Avocats Picovschi estime opportun d’évoquer la situation critique dans laquelle un dirigeant de société risque parfois de se trouver alors qu'il n'est pas le représentant légal désigné par les statuts. En effet, il peut déjà voir sa responsabilité personnelle engagée au plan pénal par rapport à de graves fautes de gestion. Corrélativement, si sa qualité de dirigeant « de fait » est démontrée, des conséquences douloureuses sont également susceptibles de survenir au cas où la société ne respecte pas ses obligations fiscales.

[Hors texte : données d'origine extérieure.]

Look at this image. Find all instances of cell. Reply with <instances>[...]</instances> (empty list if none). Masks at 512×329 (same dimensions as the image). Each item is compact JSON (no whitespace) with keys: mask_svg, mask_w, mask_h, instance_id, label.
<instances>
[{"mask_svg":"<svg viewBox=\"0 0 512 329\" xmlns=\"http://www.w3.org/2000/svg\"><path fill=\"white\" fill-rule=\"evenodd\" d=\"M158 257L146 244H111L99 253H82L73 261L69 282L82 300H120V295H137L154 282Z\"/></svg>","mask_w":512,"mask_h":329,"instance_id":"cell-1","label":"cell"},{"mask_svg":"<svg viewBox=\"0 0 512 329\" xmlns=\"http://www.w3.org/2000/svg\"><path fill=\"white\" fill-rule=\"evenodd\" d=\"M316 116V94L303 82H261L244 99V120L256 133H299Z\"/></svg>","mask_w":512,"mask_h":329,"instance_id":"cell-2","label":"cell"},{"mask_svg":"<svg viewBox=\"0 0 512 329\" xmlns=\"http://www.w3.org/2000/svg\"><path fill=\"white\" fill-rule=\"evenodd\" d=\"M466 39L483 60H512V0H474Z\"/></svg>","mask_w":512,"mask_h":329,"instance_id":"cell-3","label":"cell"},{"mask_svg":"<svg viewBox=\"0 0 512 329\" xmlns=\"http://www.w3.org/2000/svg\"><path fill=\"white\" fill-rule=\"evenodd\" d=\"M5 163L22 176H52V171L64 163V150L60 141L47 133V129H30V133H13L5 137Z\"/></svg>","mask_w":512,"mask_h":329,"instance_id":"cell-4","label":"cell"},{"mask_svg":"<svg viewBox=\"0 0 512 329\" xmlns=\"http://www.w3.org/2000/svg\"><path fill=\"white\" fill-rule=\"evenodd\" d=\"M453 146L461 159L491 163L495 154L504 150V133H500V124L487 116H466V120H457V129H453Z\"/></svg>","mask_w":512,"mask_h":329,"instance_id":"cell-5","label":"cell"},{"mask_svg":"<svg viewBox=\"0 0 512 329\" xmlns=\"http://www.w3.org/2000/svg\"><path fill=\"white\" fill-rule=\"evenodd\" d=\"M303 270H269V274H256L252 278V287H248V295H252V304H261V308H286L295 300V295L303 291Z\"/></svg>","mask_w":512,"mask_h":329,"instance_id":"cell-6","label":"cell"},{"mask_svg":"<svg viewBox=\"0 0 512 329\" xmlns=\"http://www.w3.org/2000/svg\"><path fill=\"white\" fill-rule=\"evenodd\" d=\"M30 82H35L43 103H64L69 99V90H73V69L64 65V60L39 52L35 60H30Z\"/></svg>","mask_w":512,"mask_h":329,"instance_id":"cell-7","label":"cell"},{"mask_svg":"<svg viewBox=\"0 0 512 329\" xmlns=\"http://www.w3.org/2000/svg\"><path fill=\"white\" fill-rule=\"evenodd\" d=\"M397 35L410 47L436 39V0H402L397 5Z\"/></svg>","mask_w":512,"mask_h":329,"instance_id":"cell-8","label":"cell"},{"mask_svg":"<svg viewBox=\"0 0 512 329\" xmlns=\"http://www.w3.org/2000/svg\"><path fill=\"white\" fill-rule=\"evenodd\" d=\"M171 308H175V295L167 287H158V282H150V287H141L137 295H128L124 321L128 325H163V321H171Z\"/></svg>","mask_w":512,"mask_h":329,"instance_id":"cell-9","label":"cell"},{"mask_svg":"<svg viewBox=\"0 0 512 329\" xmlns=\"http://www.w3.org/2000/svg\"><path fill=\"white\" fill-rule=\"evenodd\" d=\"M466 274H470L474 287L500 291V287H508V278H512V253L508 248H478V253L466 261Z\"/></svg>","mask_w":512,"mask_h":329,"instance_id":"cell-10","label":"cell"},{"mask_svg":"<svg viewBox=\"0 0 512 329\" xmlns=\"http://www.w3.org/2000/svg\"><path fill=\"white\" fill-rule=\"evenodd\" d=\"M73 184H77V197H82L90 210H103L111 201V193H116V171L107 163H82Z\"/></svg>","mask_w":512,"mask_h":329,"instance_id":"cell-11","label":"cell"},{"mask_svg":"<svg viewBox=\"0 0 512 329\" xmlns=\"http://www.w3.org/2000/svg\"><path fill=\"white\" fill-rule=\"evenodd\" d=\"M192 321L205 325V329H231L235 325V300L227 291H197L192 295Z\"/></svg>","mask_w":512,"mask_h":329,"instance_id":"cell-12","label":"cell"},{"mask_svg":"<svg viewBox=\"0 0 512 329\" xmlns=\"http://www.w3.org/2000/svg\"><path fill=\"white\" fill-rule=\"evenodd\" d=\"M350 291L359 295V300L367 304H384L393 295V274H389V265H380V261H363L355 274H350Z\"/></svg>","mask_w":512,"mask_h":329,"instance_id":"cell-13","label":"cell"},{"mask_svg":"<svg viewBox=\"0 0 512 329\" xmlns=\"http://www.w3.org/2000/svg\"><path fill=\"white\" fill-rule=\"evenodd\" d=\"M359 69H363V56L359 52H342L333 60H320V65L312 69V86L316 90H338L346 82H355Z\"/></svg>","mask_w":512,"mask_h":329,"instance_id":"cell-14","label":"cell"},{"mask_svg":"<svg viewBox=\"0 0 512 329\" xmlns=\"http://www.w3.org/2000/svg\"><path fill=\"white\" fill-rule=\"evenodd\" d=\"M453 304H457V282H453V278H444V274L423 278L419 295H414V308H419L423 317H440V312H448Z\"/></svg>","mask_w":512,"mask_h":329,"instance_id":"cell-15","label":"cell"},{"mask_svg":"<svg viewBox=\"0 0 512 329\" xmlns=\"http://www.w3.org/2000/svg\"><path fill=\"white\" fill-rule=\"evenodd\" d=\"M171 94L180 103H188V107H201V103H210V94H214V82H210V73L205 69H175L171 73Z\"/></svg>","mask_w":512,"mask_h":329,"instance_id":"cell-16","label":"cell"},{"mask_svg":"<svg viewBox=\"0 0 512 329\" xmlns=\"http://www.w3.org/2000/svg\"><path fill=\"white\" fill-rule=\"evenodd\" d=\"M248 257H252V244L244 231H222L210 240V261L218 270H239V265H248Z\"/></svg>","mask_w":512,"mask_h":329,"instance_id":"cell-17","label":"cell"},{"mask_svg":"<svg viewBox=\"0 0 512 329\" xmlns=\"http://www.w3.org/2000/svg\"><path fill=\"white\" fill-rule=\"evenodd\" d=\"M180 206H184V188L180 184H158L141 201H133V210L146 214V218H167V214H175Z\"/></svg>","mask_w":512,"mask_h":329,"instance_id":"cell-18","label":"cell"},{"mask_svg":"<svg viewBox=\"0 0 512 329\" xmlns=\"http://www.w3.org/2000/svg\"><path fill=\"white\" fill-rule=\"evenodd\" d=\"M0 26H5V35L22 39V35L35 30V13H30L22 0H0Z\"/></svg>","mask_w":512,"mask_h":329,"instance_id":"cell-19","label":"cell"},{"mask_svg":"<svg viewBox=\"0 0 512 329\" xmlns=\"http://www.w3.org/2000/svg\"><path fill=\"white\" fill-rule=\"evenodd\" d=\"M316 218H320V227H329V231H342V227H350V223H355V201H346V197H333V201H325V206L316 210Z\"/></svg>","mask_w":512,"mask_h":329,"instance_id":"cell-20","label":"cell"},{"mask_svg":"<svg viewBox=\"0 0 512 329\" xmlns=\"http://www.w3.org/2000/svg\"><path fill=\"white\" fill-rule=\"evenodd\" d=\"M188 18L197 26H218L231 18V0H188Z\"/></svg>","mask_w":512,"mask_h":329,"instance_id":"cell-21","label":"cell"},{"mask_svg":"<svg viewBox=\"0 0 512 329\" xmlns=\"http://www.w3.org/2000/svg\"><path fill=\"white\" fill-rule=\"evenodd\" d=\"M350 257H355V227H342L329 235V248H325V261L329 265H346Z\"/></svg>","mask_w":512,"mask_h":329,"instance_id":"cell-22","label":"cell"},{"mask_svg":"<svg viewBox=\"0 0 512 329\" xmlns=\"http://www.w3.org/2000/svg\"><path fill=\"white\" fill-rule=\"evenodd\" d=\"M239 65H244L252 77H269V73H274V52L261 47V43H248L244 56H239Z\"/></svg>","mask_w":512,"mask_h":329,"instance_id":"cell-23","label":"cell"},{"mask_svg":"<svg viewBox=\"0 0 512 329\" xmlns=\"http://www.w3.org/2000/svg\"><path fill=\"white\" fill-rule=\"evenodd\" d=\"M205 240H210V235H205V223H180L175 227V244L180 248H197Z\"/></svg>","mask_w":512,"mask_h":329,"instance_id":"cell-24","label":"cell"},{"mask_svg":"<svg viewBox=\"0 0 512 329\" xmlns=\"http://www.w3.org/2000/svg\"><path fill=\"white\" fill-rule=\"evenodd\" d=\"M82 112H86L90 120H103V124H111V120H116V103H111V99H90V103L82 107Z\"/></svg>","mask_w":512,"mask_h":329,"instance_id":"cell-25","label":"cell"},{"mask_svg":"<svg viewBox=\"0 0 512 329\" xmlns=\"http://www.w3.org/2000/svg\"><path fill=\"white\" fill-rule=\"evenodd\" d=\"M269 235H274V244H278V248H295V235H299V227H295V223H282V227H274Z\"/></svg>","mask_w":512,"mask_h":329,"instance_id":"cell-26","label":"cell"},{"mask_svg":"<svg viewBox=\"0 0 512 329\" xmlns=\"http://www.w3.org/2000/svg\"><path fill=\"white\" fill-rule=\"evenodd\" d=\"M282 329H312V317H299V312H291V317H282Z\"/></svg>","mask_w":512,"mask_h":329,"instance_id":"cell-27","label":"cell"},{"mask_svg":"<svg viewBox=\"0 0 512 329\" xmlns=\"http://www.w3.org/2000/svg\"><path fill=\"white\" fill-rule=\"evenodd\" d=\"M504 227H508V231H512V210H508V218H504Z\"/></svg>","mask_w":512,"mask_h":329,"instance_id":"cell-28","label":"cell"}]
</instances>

Explications.

Principes à bien connaître

Conformément aux dispositions de l'article L. 267 du Livre des procédures fiscales (LPF), si un dirigeant de société est considéré comme responsable des manœuvres frauduleuses ou de l'inobservation grave et répétée des obligations fiscales qui ont rendu impossible le recouvrement des impositions et des pénalités dues par la personne morale, celui-ci peut être déclaré solidairement responsable du paiement de ces dettes à l'égard du Trésor public.

Le Législateur a pris le soin de viser indifféremment les personnes "exerçant en droit ou en fait, directement ou indirectement, la direction effective de la société".

À partir de ce postulat, en raison des incidences pour le moins fâcheuses auxquelles peut être confronté un dirigeant d'entreprise, il semble primordial de cerner les critères qui conduisent à engager sa responsabilité fiscale alors qu'il n'est investi d'aucun mandat social quelconque.

La direction de fait se définit comme "l'exercice d'une activité positive de gestion et de direction, en toute souveraineté et indépendance". Cette notion, sans fondement législatif, a été développée exclusivement par la Jurisprudence. Celle-ci s'est forgée au cas par cas, en fonction d'un faisceau d'indices relatifs aux pouvoirs de direction ou de contrôle détenus et exercés par les personnes concernées et aux conditions de rémunération qui leur sont consenties.

Ces clauses étant définies, la doctrine administrative se réfère essentiellement aux critères jurisprudentiels. Ainsi, le fisc s'appuie bien entendu volontiers sur des arrêts du Conseil d'État qui ont entériné la direction de fait, dont notamment par exemple :

  • pour un employé ayant le statut de VRP, titulaire d'une délégation de signature sur les comptes bancaires, qui correspond avec les fournisseurs et l'administration et qui excède les limites de ses fonctions officielles.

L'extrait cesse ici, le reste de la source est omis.